An important limitation of the pathway-based approach for GWAS analysis is the incomplete annotation of the human genome. At present, the function of many human genes is unknown and therefore these genes cannot be assigned to known pathways. Moreover, susceptible loci in intergenic regions are also not included in a study of this kind. As a result, when employing this approach, only a small portion of the human genome variation can be studied and therefore it should only be used as a supplementary method to the standard single-SNP analysis of GWAS. Additionally, there is no gold standard for pathway definition, and different databases have different guidelines for their pathways construction and curation. Consequently, the gene content of pathways representing the same biological process may vary substantially between different databases, and this may have a major impact on the sensitivity and specificity of this approach. We aimed at minimizing this effect by selecting pathways from three commonly used and manually curate resources. Still, considerable differences were observed between similar pathways from different resources. For example, the ‘c-Met signaling’ pathway from BioCarta contained 33 genes and was ranked second in our analysis, while a pathway with the same name and presumably the same cellular function in the PID database included 52 genes but was ranked only 69th. Although 30 of the 33 genes in the BioCarta pathway were also included in the PID pathway, the remaining 22 genes likely attenuated the signal in the PID pathway. These differences emphasize the importance of further synthesizing the results of such pathway-based approach.

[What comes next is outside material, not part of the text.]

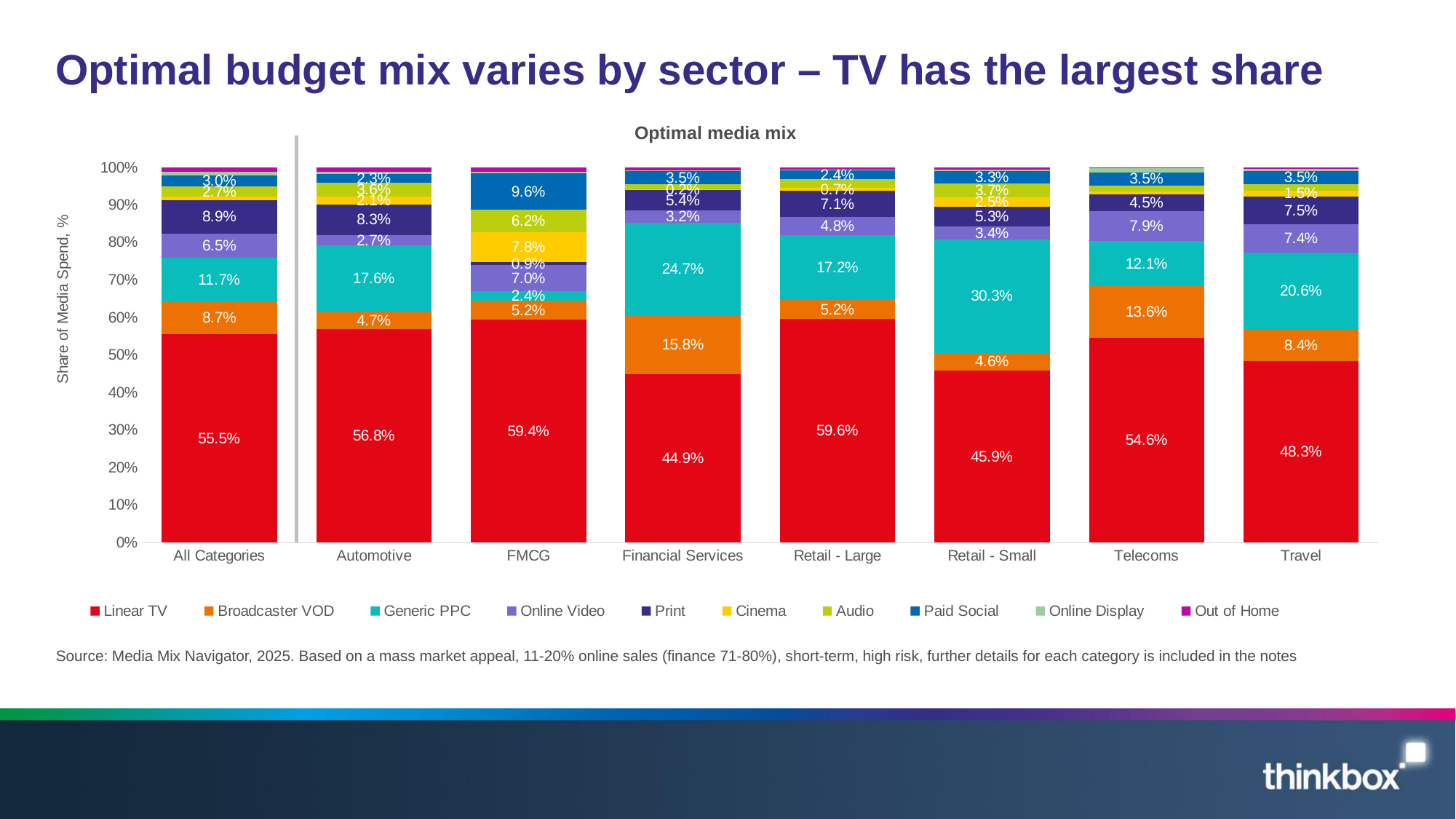
What is the Generic PPC share for Financial Services? 24.7% What is the Paid Social share for FMCG? 9.6% Is the Linear TV share for Retail - Small greater or less than 50%? less What is the Linear TV share for Telecoms? 54.6% How many series does the legend of the Optimal media mix chart list? 10 Which has the larger Linear TV share, Travel or Financial Services? Travel What is the difference between the Broadcaster VOD share for Telecoms and for Automotive? 8.9 percentage points What is the title of the y axis on the chart? Share of Media Spend, % What is the Broadcaster VOD share for Financial Services? 15.8% Which sector has the highest Generic PPC share? Retail - Small What kind of chart is shown on the slide? Stacked bar chart How many sector categories are shown along the x axis of the Optimal media mix chart? 8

The clustering analysis we applied in this study is one way to do so, as it helps in finding the common genes underlying enrichment signals in multiple pathways and allows one to focus on a limited number of candidate genes. Other methods aiming to improve the characterization of pathways and their overlap might be useful.
A second limitation of our study is that it does not include validation of the results using a completely independent dataset. The experiment we conducted using a positive-control-pathway with known breast cancer susceptibility genes provides us validation that our approach has high power to detect pathways containing multiple weakly associated susceptibility genes. Therefore, the top ranked pathways in our study should be prime targets for future analyses in independent datasets.
In conclusion, our results suggest that genetic alterations associated with the top three pathways and one canonical signaling cascade in our study may contribute to breast cancer susceptibility. Ultimately, additional studies would be needed to confirm and further explore the genetic variations underlying the association of these pathways with breast cancer. Moreover, this study highlights the potential insight that could be gained by pathway-based approach as a complimentary method to the primary single-SNP analysis of GWAS. Particularly, the organization of multiple association signals according to underlying biological processes may improve our understanding about the cellular mechanisms underlying this too common malignancy.